COMPITO:
Per favore, filtra le righe qui sotto e copia ogni riga che contiene la parola "slope". La distinzione tra maiuscole e minuscole conta.

━━━━━ DATI REGISTRATI

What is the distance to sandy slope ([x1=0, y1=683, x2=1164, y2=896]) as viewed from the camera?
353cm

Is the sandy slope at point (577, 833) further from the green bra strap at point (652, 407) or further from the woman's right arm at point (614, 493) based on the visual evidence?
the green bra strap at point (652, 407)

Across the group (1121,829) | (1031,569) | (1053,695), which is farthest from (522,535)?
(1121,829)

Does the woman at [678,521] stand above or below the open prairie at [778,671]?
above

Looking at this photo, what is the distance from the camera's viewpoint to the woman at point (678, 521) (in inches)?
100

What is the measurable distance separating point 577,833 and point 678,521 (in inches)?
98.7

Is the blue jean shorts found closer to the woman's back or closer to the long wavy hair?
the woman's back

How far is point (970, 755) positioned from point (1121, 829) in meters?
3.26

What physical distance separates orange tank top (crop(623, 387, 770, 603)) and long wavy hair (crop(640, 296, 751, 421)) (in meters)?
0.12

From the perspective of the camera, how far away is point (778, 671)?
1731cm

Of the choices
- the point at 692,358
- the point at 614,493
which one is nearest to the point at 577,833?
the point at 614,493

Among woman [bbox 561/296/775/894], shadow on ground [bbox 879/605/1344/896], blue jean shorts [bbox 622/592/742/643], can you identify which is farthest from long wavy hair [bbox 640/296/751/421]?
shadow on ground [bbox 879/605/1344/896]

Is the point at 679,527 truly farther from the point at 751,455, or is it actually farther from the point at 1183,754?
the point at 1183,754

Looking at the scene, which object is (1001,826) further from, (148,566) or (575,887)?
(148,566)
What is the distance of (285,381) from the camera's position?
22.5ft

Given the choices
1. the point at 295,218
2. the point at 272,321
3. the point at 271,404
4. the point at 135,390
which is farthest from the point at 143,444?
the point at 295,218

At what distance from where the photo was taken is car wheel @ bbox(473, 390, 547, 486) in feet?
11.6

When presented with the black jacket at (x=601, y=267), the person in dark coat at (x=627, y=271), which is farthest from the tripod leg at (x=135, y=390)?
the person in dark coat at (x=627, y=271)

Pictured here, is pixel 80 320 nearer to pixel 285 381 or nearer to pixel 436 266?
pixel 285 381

━━━━━━━━━━
━━━━━ DATI REGISTRATI

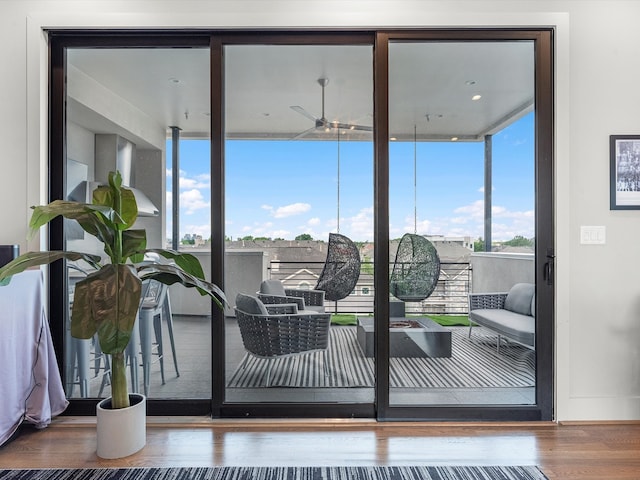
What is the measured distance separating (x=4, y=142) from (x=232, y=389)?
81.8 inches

━━━━━━━━━━

SOLUZIONE ESERCIZIO:
What is the distance to sandy slope ([x1=0, y1=683, x2=1164, y2=896]) as viewed from the camera?
Is the sandy slope at point (577, 833) further from the green bra strap at point (652, 407) or further from the woman's right arm at point (614, 493) based on the visual evidence?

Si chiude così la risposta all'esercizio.